Не считайте приведенный пример пустой выдумкой, умственной провокацией, не имеющей реального воплощения. Все еще хуже, чем я описал.
Помните песнопения хулиганистых девиц в православном храме? Их еще за это суд приговорил к отбыванию наказания в колонии. А постановку в областном драмтеатре помните, где Христос предстает голым в окружении проституток?
Я прекрасно помню. И ведь значительная часть активных общественников тогда митинговала за отмену наказаний в обоих случаях.
«Какие еще «оскорбленные чувства верующих»?!» – патетически вопрошали они. – «Почему одна часть общества должна ставить в приоритет переживания другой части общества? Пусть каждый живет в своем мире. Не хотите – не смотрите, не слушайте!» И прочее, в том же духе. Как вам такая постановка вопроса?
Снова кто-нибудь возразит: «Это про искусство, про религию». Важно, конечно, но не настолько, чтобы видеть в этом покушение на существующую систему социальных отношений.
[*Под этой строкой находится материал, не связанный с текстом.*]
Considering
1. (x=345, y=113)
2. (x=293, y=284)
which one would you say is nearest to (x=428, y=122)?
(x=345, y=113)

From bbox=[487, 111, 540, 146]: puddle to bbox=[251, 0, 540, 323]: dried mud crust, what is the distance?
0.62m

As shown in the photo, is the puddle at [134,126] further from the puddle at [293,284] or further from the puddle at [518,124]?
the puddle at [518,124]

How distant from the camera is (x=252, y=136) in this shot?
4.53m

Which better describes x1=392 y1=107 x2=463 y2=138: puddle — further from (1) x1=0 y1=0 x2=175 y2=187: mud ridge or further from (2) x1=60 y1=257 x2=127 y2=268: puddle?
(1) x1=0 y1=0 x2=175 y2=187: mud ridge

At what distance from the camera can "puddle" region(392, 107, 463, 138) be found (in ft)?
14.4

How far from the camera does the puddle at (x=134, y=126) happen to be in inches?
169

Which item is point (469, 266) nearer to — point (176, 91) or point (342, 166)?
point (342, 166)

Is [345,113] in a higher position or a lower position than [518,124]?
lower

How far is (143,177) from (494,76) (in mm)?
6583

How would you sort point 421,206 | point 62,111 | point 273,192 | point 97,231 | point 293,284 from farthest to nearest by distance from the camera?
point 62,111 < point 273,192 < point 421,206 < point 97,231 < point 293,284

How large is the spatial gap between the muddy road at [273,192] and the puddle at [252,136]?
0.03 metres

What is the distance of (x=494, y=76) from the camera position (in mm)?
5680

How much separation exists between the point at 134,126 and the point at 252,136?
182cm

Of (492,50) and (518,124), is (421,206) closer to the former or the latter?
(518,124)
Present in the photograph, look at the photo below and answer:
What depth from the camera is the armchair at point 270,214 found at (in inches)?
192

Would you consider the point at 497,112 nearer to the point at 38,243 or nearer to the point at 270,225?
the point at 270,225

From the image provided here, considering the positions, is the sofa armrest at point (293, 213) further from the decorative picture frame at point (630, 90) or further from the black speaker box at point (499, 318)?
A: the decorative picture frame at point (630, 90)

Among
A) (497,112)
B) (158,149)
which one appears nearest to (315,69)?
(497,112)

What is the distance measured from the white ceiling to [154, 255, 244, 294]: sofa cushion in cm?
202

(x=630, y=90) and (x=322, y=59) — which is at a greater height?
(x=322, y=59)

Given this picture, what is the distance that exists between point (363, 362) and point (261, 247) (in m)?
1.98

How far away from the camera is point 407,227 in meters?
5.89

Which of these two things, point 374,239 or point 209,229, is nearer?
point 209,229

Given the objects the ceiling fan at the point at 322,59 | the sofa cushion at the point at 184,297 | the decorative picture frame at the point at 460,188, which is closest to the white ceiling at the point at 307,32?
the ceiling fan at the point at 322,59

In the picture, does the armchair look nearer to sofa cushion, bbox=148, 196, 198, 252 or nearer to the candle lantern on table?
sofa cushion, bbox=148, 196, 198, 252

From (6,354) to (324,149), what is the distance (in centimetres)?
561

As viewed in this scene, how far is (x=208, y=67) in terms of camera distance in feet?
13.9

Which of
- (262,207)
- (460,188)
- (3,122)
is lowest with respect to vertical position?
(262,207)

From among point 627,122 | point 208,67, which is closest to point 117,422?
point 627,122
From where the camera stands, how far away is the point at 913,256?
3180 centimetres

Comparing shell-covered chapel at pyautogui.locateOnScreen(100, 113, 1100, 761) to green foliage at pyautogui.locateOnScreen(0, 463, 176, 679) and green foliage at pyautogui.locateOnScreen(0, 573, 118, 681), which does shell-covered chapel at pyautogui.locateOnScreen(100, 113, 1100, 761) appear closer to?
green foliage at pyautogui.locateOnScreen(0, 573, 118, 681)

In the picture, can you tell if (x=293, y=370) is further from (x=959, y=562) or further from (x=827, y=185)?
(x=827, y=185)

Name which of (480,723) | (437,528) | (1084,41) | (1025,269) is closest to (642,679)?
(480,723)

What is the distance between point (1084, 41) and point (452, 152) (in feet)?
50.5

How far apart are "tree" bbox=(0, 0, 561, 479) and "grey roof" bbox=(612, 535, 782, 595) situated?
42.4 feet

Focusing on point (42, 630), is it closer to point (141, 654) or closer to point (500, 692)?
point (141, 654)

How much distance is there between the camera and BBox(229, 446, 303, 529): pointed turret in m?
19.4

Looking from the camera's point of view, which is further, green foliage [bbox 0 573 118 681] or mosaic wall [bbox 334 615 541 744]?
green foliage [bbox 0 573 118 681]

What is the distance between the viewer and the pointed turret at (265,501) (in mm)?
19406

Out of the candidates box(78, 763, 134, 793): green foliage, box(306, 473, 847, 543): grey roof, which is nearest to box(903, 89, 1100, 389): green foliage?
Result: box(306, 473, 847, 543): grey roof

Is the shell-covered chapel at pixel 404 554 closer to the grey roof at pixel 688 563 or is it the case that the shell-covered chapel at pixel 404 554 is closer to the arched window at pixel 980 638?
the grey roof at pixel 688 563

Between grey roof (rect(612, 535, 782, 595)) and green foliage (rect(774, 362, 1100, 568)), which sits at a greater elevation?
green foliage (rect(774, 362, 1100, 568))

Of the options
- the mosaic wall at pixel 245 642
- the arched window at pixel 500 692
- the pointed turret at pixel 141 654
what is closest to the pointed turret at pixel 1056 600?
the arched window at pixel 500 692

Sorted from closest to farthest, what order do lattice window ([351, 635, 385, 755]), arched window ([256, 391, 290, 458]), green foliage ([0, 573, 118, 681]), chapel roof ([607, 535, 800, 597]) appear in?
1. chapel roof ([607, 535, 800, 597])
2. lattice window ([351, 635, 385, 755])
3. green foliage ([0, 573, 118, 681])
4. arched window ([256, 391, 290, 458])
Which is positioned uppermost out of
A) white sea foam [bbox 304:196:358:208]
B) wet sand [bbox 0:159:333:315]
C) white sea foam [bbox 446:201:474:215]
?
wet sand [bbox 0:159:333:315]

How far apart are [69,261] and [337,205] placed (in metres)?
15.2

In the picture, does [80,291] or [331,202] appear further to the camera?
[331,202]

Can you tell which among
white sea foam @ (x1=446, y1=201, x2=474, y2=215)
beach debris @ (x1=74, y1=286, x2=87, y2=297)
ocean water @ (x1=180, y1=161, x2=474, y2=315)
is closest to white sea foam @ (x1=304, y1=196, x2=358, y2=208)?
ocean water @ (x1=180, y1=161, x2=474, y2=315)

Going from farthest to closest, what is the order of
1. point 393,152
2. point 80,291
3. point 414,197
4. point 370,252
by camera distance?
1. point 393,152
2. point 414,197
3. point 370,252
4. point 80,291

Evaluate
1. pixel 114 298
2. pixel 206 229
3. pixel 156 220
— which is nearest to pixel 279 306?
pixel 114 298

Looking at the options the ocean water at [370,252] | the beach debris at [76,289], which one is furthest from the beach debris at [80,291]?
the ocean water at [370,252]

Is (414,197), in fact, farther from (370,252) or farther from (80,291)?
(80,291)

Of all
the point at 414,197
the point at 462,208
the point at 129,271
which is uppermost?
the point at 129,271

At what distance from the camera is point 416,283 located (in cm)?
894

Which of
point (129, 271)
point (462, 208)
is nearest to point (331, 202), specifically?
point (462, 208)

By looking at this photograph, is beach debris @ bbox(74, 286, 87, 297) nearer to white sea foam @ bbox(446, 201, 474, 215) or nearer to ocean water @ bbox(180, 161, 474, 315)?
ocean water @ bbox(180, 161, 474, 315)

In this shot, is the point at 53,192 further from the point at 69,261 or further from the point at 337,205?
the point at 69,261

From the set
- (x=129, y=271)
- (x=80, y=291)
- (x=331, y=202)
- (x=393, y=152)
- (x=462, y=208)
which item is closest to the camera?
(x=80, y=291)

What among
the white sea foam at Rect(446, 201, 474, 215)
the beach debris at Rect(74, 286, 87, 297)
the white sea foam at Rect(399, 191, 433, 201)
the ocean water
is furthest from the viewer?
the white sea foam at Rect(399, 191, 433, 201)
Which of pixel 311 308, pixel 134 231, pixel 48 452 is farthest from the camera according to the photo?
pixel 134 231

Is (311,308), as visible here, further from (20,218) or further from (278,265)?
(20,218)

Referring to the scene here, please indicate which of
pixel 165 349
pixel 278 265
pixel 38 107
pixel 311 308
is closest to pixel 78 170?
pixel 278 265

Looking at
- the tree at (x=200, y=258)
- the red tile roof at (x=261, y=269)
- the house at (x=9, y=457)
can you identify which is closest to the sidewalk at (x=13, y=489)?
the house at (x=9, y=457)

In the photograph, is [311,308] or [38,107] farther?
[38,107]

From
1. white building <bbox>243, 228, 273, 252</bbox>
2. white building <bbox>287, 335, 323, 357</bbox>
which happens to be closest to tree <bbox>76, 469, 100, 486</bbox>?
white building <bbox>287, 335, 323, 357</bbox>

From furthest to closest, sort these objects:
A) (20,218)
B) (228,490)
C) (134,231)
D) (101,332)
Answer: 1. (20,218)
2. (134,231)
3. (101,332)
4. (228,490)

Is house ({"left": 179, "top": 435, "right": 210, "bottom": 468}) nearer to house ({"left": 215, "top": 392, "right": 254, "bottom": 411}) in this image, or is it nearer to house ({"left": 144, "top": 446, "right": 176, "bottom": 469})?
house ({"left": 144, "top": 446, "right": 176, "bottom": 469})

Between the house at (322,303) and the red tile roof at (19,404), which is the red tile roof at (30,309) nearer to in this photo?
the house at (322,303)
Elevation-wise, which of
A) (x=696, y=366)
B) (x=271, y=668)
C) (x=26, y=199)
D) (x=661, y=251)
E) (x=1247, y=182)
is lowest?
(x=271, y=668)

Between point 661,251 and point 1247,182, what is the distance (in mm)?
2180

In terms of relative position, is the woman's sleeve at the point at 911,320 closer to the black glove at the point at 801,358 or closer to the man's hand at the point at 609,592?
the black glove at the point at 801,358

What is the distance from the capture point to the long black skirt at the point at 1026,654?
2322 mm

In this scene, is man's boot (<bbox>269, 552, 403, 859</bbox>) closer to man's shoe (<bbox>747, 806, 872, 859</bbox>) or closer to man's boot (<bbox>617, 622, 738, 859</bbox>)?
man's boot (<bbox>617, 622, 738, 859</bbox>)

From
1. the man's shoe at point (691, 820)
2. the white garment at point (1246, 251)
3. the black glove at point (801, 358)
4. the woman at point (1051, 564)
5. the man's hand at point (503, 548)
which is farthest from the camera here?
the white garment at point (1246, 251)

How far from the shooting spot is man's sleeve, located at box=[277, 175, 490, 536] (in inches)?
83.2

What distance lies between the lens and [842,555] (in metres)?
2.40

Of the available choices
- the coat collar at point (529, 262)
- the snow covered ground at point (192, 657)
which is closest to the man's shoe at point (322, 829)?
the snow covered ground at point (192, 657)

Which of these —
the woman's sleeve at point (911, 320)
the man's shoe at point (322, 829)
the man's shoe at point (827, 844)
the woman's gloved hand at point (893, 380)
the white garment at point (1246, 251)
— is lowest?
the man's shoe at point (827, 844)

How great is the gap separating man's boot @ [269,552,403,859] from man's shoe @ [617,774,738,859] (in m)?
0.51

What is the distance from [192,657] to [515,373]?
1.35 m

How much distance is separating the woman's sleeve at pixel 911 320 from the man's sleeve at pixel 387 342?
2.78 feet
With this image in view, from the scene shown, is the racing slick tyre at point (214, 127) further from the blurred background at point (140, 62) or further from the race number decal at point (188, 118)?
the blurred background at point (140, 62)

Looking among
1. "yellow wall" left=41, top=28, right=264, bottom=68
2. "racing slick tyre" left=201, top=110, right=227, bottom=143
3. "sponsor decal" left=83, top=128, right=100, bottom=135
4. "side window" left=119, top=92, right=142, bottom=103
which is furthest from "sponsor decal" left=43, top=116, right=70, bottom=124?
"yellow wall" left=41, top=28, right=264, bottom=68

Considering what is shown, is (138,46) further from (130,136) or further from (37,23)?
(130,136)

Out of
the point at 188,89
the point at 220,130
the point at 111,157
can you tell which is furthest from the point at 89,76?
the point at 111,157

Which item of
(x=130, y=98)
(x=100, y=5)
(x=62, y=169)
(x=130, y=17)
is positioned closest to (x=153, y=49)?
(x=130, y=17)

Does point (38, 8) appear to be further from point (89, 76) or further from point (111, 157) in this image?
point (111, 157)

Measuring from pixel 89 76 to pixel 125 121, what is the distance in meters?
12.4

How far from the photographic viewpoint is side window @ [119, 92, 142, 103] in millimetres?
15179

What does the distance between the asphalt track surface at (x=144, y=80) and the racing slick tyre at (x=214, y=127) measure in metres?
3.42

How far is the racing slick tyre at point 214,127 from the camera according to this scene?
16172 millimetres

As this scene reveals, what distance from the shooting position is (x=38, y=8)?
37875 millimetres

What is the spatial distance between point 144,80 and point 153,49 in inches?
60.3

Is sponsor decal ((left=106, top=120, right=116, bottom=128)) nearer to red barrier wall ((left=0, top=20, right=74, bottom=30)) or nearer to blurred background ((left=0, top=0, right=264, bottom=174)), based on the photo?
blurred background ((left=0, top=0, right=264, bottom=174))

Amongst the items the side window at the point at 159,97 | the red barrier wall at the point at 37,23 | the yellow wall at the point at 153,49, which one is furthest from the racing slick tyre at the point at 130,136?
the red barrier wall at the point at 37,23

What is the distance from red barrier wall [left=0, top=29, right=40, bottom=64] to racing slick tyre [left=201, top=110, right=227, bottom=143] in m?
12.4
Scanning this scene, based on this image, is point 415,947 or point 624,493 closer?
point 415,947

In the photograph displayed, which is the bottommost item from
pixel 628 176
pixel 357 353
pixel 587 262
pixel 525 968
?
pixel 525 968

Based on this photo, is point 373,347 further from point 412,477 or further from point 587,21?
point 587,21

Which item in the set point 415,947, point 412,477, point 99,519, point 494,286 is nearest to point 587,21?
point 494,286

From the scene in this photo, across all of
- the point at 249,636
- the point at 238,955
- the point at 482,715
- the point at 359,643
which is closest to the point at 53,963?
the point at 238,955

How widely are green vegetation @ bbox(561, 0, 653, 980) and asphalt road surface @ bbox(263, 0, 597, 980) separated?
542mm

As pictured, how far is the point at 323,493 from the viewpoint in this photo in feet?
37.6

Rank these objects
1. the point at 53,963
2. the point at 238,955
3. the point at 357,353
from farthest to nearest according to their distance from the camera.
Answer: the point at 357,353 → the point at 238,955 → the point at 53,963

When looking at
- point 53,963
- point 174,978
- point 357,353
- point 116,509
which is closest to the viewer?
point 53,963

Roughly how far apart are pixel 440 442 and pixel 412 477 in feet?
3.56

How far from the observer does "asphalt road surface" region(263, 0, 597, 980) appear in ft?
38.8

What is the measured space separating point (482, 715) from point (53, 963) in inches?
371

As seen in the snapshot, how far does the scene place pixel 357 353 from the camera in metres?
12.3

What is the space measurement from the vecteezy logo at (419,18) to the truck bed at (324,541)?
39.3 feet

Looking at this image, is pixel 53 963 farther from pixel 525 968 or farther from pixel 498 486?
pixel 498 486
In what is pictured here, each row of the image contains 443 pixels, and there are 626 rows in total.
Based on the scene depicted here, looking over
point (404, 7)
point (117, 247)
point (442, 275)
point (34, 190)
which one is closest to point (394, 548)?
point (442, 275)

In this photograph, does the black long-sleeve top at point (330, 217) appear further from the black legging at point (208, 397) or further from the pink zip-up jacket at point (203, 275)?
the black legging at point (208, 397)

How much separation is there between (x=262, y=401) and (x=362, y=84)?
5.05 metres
Так у меня еще примеры не кончились!
Веду я как-то в вузе занятие по конфликтологии. Аудитория – магистранты (вчерашние бакалавры), зеленая молодежь. Рассказываю то, что считаю самым важным для человека в мире людей. Поверьте, говорю содержательно, эмоционально – тема для меня выстраданная. Краем глаза вижу, что некая девушка меня не слушает, а смотрит в монитор ноутбука, чему-то улыбаясь. Обращаюсь к ней: «Почему вы отвлекаетесь? Неужели не интересно?» Она, вынув наушник из очаровательного ушка, с полным сознанием своей правоты отвечает: «Я все это уже знаю. Я на третьем курсе писала реферат по конфликтологии». И снова углубляется в свой гаджет.